▸ **What you are asked to do**
Identify each line in the entries below that contains the string "instances", and copy those lines.

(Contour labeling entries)

..............................

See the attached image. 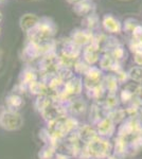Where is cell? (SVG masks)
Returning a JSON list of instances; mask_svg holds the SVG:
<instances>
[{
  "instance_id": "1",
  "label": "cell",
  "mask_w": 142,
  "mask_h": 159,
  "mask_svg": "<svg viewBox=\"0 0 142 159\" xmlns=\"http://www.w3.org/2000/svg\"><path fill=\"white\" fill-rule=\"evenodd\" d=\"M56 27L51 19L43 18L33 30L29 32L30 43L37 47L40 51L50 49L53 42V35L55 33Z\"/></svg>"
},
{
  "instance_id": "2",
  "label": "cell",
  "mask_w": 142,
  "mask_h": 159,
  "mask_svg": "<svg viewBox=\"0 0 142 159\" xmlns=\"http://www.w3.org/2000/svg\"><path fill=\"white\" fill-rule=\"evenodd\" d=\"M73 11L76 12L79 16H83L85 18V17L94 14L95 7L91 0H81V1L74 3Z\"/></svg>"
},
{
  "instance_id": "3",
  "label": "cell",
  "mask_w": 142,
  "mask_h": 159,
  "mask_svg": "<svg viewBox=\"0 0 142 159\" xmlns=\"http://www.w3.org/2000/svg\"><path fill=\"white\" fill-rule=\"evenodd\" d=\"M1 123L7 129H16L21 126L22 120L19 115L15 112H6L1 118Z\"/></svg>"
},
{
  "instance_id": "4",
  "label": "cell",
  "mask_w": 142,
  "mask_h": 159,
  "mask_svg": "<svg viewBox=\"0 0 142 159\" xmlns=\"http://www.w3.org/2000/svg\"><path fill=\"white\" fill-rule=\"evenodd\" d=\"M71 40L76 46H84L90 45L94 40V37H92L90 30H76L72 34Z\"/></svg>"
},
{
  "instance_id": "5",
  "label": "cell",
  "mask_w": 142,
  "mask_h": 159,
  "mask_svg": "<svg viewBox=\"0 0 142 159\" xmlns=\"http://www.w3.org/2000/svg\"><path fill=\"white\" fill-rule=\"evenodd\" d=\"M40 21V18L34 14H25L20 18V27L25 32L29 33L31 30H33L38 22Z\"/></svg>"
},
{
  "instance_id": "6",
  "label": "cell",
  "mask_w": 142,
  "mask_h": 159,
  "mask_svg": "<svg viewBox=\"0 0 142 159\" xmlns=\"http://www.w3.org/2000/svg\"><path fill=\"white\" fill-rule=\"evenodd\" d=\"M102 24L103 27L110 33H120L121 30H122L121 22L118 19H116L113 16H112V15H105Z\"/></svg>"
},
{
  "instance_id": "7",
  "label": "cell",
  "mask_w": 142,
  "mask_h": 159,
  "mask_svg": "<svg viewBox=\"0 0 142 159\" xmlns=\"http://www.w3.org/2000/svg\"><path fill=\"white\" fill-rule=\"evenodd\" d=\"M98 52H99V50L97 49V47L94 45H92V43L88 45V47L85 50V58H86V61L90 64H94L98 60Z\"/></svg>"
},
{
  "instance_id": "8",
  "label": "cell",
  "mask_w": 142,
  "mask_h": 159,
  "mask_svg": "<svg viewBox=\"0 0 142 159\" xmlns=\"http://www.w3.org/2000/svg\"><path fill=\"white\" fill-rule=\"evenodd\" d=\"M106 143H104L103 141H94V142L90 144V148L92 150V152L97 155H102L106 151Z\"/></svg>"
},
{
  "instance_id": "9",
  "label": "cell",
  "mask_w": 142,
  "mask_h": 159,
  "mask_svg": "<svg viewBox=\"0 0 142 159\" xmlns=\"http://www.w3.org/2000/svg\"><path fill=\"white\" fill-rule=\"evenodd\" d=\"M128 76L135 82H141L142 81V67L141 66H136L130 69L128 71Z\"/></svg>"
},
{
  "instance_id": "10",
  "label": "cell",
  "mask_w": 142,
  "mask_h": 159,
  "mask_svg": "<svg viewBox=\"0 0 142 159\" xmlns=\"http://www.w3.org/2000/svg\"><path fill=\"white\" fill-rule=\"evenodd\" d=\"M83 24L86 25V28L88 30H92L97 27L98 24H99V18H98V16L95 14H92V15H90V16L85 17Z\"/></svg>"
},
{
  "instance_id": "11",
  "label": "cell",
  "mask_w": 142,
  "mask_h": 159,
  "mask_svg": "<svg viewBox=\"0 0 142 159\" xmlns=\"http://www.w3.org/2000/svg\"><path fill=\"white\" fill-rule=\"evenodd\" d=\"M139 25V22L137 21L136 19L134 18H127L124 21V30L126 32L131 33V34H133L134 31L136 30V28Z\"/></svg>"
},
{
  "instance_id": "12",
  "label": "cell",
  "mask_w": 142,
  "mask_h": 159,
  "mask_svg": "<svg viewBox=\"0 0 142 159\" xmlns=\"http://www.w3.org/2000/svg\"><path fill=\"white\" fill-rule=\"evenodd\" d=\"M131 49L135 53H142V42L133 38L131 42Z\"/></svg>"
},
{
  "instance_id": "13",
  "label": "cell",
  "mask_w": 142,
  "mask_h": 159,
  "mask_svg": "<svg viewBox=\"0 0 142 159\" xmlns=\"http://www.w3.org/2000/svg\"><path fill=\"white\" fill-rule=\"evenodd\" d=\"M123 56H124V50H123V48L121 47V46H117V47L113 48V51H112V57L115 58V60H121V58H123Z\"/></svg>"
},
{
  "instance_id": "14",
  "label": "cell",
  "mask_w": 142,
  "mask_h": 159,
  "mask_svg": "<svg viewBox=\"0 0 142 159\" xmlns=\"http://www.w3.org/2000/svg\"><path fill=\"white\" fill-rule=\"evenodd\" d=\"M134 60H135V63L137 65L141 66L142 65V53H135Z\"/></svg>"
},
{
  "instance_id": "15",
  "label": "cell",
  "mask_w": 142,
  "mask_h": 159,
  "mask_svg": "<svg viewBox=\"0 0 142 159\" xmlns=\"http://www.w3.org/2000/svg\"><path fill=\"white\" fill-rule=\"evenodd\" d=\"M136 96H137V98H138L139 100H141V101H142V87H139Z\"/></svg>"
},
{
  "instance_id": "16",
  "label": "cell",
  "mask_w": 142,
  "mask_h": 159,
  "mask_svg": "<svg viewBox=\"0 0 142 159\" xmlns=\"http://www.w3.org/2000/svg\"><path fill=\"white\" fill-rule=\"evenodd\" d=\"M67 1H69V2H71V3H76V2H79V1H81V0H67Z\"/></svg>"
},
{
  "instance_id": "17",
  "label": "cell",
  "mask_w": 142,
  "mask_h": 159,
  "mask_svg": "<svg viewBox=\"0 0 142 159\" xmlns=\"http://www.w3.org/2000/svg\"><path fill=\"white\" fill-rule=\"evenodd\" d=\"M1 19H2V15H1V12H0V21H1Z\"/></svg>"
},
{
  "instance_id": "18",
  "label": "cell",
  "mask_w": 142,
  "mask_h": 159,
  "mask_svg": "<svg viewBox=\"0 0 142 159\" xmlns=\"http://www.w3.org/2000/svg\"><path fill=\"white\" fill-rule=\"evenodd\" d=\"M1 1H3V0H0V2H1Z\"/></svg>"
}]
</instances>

..............................

▸ **Task solution**
Returning a JSON list of instances; mask_svg holds the SVG:
<instances>
</instances>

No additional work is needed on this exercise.